**TASK TO CARRY OUT**
Pull out of the data below the stretch of lines bounded by the one containing "en se plantant" and the one containing "Farmed Salmon Are", both bounds included, unchanged.
===== DATA FOR THIS TASK =====
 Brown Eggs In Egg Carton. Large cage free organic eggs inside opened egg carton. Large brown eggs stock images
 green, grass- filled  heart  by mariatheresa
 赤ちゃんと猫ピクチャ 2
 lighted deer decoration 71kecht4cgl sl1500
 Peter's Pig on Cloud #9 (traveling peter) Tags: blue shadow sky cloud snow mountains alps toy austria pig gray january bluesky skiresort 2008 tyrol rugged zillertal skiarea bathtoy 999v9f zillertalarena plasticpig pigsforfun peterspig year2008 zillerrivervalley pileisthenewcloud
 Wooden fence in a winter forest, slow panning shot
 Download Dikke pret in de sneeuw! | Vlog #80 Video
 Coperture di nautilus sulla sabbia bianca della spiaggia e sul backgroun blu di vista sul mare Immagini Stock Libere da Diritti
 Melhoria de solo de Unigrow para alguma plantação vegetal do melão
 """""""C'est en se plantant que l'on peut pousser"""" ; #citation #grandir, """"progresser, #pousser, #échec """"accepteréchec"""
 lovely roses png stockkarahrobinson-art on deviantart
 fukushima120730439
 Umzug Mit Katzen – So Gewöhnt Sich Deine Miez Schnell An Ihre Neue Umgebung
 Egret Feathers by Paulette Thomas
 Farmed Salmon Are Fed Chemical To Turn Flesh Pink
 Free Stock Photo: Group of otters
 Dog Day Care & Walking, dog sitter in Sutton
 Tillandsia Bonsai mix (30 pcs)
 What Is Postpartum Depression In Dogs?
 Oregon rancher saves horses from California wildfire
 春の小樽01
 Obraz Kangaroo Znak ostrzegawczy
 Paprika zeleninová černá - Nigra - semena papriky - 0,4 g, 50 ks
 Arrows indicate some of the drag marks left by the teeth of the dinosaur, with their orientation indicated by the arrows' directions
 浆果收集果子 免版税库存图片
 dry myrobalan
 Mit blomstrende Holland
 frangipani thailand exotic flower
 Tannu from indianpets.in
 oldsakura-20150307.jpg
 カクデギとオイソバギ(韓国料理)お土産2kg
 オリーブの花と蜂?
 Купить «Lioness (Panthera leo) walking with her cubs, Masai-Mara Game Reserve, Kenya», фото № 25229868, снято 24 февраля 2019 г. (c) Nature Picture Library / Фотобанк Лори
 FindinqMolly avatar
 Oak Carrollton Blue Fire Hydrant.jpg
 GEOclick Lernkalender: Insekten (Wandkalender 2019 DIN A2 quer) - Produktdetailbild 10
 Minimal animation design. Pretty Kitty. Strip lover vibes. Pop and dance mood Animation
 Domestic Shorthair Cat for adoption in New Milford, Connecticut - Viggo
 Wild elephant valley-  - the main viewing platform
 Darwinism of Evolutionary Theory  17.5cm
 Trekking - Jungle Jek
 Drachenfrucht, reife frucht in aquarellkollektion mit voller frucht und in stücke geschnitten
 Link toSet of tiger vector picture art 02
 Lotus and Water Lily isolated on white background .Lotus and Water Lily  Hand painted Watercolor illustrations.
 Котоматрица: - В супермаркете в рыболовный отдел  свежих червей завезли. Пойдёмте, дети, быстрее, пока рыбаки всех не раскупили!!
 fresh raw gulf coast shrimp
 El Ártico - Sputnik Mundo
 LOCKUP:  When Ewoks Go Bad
=====
**EXPECTED OUTPUT**
 """""""C'est en se plantant que l'on peut pousser"""" ; #citation #grandir, """"progresser, #pousser, #échec """"accepteréchec"""
 lovely roses png stockkarahrobinson-art on deviantart
 fukushima120730439
 Umzug Mit Katzen – So Gewöhnt Sich Deine Miez Schnell An Ihre Neue Umgebung
 Egret Feathers by Paulette Thomas
 Farmed Salmon Are Fed Chemical To Turn Flesh Pink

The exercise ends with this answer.